> **Task description**
Please answer these questions from the documentation guide below:
1. What should the page tree be kept aligned with?
2. What format is preferred over dense paragraphs when listing rules or outcomes?
3. Which file should be updated for all documentation work?

> **Source text**
This guide defines how documentation should be written in this repository so it stays readable, easy to maintain, and useful for both humans and AI agents.

Core principles

  • Prefer task-first explanations over module-first explanations.
  • Keep the code as the source of truth when examples or older docs drift.
  • Be explicit about defaults, side effects, and failure modes.
  • Keep pages concise, but not so short that important behavior becomes implicit.
  • Use runnable examples when they make behavior easier to understand.

Audience split

Write with two audiences in mind:

  • end users who want to evaluate extraction outputs correctly
  • maintainers and agents who need predictable structure and precise behavior notes

This usually means:

  • concepts pages explain semantics
  • how-to pages show workflows
  • reference pages answer exact API questions
  • contributor pages explain process and upkeep

Page style

  • Start with the most important answer first.
  • Use short sections with informative headings.
  • Prefer flat bullet lists over dense paragraphs when listing rules or outcomes.
  • Avoid marketing language and avoid filler.
  • Keep terminology consistent with the code: SINGLE_FEATURE, SINGLE_ENTITY, MULTI_ENTITY, FeatureRule, RunConfig, ResultBundle.

Examples

Good documentation examples in this repo should be:

  • complete enough to run or adapt
  • minimal enough to scan quickly
  • consistent with the package's declared Python support
  • aligned with the actual public API

When writing examples:

  • prefer small Pydantic models with only the fields needed for the point
  • show the exact RunConfig and FeatureRule setup that matters
  • include a short “what to expect” section when output values are not obvious

Handling implementation caveats

Do not hide surprising behavior. If the code has a current limitation or caveat, document it clearly.

Examples in this repo include:

  • fields that exist in config models but are not yet used in the runtime path
  • differences between intended semantics and current implementation details
  • visualization helpers that expect data shapes different from current evaluator outputs

When possible:

  • describe the current behavior precisely
  • avoid promising behavior the code does not implement
  • leave future cleanup as a follow-up note rather than papering over it

Linking and structure

  • Link from getting-started pages into concepts and reference pages.
  • Link from how-to pages back to the concepts they rely on.
  • Keep the page tree aligned with mkdocs.yml.
  • Add new pages intentionally; do not create ad hoc pages outside the planned structure unless the architecture plan is updated first.

Reference-page expectations

Reference pages should answer:

  • what can be imported?
  • what are the constructor or function signatures?
  • which arguments are required?
  • what are the defaults?
  • what is returned?
  • what side effects or runtime errors should callers expect?

Use generated API blocks where useful, but keep concise hand-authored summaries above them so the page is still readable if docstrings are sparse.

Maintenance discipline

  • Update docs when behavior changes, not later.
  • Update examples when public names or semantics change.
  • Update DOCS_PROGRESS.md for all documentation work.
  • Treat unfinished content as explicit backlog, not hidden drift.

(Stored entries)
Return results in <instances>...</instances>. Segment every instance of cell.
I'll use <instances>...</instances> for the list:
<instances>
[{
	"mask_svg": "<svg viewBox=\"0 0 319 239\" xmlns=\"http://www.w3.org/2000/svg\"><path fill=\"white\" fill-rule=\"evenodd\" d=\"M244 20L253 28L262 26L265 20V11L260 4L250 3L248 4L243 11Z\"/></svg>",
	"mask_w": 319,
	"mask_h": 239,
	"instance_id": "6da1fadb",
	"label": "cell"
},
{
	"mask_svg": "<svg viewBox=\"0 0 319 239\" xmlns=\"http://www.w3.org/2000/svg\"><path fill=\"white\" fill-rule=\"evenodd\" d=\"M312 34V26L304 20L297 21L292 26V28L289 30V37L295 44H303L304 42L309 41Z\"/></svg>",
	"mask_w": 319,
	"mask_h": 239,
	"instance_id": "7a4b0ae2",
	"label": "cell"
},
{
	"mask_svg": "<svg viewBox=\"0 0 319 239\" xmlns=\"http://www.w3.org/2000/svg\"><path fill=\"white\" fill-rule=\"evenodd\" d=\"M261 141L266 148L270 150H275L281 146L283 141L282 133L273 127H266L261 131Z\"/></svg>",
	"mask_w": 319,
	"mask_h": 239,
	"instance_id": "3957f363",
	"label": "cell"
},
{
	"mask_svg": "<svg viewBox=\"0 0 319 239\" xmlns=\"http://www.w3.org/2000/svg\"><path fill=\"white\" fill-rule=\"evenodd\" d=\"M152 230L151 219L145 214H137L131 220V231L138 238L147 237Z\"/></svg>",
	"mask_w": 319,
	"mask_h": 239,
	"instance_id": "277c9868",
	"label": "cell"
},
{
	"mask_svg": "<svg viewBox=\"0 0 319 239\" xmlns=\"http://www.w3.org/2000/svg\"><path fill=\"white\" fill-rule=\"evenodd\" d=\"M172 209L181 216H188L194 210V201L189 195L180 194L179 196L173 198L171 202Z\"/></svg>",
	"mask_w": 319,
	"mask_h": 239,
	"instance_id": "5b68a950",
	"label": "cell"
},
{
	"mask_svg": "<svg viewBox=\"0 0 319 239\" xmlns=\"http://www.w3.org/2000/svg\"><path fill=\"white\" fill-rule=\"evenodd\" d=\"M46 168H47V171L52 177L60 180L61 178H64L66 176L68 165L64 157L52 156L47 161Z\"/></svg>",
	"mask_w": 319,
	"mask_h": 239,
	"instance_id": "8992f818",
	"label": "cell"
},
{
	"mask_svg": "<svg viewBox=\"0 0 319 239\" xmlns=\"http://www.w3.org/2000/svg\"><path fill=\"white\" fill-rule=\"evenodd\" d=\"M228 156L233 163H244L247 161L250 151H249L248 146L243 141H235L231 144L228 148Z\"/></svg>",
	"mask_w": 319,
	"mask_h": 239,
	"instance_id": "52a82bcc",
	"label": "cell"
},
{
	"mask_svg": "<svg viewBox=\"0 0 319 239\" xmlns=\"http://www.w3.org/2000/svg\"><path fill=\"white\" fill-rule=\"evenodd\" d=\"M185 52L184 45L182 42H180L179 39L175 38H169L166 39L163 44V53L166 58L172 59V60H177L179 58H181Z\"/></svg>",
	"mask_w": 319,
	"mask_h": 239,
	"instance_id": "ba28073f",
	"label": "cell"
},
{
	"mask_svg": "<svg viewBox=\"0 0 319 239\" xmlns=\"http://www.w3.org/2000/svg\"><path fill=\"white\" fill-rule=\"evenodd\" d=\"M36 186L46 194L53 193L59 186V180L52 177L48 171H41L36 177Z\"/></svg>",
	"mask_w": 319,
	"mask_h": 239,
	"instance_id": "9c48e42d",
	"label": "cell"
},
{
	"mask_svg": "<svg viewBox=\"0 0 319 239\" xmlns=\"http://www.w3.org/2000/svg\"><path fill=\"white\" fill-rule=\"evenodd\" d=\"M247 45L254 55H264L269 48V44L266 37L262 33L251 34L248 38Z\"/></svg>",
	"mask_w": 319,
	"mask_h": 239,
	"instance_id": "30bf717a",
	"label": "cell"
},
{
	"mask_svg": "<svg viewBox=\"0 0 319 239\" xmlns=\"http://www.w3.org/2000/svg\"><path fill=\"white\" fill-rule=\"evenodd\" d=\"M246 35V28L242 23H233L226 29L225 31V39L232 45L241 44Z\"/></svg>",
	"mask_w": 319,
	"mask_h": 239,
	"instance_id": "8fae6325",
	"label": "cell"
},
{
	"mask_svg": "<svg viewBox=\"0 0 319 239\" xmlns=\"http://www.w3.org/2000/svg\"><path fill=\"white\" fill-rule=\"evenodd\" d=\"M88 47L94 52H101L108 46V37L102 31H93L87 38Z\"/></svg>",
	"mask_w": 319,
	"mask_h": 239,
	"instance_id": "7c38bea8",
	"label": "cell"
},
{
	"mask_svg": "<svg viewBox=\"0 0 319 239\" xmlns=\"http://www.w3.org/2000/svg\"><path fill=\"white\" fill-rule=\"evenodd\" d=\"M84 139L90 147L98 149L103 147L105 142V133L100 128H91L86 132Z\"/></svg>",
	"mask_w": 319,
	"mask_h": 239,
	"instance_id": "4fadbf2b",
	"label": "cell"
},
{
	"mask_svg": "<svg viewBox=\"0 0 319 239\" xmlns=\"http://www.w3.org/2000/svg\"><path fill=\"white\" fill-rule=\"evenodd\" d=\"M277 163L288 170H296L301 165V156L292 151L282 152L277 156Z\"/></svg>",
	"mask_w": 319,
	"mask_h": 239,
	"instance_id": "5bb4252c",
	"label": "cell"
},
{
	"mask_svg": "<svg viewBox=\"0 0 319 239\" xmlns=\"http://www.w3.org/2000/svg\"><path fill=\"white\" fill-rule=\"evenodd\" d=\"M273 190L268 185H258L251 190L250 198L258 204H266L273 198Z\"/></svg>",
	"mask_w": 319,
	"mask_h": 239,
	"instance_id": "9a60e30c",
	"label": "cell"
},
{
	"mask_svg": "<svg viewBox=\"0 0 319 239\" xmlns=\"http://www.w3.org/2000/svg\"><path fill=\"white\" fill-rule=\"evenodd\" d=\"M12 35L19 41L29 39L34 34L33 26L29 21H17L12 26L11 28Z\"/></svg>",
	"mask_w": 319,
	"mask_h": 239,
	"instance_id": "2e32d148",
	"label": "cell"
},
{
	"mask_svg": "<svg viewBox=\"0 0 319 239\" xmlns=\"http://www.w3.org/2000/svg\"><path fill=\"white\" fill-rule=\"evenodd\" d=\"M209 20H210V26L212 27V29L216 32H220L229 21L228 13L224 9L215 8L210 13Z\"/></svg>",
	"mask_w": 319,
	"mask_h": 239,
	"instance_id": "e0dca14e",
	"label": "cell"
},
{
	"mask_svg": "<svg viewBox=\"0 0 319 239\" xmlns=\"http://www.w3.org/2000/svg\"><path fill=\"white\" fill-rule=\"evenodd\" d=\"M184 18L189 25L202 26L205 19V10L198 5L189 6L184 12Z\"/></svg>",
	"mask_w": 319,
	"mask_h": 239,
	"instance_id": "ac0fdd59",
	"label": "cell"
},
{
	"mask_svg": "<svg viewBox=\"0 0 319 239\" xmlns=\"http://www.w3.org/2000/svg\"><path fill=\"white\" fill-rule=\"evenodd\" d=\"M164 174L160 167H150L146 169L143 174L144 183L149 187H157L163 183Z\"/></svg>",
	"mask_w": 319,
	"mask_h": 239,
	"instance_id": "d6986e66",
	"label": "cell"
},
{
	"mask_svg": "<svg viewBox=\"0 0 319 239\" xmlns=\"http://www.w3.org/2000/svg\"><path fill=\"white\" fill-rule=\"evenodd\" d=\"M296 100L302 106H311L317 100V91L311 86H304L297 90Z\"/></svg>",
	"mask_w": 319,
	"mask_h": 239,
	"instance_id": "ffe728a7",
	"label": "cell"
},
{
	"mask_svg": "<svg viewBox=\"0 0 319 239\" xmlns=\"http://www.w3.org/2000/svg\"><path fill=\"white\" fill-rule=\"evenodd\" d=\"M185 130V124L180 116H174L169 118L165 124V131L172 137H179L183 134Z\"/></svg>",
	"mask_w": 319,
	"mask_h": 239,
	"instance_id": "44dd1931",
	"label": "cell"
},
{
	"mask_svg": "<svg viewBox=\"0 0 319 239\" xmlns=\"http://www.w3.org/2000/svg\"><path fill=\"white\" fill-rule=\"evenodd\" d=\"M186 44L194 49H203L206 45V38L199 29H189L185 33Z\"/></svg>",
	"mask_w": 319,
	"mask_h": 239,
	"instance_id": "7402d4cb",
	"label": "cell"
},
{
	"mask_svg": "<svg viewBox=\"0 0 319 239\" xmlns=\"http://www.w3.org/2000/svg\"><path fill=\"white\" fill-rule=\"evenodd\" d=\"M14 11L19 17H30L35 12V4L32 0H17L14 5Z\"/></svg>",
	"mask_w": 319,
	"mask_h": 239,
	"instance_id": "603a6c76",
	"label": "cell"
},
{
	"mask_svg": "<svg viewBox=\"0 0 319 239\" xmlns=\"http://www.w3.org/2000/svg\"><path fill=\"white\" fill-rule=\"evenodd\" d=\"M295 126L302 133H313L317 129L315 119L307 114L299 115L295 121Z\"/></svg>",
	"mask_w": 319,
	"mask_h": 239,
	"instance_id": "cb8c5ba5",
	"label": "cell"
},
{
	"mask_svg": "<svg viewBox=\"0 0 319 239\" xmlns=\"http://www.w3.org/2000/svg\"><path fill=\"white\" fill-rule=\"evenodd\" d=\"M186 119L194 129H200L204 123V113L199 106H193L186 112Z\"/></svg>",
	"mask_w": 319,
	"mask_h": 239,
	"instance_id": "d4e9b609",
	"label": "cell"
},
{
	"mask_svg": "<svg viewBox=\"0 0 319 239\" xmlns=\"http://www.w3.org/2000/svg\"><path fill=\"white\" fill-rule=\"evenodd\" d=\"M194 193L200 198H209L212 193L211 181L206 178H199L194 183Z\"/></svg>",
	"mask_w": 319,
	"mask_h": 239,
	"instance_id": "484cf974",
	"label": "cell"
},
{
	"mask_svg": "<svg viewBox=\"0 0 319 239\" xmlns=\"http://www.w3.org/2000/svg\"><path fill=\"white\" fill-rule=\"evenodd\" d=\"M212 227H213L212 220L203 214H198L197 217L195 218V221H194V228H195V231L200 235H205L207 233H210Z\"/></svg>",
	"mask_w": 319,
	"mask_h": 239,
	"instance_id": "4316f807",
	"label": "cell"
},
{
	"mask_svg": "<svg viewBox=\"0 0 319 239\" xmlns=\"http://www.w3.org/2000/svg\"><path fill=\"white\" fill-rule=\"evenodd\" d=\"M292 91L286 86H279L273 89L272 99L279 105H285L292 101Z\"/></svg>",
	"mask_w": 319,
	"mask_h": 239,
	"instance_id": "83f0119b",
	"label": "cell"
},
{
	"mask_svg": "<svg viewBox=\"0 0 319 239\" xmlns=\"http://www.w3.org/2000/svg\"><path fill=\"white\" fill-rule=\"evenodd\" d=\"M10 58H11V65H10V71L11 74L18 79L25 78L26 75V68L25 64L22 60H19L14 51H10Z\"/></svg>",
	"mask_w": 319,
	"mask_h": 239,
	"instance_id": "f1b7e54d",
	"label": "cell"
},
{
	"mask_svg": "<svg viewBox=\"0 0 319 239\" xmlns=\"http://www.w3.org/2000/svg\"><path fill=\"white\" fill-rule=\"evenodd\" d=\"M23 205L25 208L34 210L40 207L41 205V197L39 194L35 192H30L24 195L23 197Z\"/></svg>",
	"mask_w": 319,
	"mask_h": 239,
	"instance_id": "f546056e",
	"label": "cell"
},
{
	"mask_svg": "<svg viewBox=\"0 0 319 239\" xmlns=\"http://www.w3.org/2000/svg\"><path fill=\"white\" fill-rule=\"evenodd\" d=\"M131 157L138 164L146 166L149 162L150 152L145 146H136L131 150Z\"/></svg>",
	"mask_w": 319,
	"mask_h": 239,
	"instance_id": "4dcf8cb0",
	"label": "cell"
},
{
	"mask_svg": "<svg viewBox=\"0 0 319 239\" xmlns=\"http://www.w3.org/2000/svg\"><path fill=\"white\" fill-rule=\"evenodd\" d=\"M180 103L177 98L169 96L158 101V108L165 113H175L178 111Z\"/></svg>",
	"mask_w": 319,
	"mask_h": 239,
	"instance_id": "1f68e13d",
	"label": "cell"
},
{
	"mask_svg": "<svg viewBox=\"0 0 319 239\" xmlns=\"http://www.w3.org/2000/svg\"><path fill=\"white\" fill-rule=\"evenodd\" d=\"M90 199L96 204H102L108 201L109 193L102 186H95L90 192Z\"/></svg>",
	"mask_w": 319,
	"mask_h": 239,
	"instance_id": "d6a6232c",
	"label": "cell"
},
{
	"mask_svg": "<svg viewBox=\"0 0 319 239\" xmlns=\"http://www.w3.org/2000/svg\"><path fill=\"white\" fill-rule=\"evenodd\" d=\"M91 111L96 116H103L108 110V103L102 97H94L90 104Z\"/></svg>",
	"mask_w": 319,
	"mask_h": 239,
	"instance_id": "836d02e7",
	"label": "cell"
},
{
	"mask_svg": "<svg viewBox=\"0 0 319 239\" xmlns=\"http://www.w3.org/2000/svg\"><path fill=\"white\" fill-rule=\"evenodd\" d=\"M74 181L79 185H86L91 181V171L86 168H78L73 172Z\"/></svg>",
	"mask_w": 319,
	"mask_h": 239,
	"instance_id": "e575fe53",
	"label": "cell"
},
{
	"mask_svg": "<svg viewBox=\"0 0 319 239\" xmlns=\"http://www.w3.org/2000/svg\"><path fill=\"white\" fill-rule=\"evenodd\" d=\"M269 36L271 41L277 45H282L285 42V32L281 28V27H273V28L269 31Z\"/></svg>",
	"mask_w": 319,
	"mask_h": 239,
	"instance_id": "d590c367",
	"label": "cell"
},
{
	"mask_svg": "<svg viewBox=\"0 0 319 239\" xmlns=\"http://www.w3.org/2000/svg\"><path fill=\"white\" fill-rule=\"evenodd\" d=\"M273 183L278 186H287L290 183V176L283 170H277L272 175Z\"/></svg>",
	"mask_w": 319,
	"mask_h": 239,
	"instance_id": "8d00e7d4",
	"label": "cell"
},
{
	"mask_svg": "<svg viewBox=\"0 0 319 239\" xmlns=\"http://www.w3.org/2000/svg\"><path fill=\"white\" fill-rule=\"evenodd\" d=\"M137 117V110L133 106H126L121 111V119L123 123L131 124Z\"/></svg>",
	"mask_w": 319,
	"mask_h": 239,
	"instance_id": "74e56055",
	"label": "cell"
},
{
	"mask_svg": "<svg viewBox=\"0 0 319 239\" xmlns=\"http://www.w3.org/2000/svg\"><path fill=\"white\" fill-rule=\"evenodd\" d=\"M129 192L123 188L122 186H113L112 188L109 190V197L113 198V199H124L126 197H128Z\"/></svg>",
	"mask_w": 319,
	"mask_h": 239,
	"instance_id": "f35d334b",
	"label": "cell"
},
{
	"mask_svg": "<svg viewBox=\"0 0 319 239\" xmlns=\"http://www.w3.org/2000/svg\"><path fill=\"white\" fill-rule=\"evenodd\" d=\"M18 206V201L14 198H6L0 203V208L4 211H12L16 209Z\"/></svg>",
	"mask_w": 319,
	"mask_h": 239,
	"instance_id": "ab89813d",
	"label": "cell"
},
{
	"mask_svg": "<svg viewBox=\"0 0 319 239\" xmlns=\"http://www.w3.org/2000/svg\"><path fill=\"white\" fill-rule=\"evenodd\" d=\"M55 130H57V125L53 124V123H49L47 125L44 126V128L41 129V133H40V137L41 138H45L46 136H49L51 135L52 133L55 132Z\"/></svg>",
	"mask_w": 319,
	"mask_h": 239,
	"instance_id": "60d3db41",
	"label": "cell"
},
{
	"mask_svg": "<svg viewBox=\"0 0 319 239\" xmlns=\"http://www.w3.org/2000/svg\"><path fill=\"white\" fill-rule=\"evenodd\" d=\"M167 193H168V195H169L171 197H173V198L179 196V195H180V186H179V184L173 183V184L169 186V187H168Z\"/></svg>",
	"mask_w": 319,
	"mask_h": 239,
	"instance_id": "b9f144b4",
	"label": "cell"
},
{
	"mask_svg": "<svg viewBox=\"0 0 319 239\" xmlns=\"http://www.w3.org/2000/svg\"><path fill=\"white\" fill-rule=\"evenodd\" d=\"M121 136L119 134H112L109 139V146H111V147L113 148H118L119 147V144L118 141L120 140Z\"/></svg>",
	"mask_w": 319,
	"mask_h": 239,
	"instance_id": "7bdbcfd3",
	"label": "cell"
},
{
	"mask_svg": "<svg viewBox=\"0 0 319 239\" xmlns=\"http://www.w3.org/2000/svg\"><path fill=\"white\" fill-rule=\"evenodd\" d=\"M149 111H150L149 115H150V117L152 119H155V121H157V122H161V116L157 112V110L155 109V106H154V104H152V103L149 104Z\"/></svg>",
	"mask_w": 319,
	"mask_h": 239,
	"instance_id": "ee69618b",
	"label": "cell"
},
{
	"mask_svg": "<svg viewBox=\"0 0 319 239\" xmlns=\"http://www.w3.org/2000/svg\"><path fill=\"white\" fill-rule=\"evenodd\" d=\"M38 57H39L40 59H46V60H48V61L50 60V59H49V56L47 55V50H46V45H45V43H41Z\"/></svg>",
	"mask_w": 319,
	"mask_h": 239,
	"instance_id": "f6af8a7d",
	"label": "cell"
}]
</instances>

> **Solution to this task**
1. mkdocs.yml
2. Flat bullet lists
3. DOCS_PROGRESS.md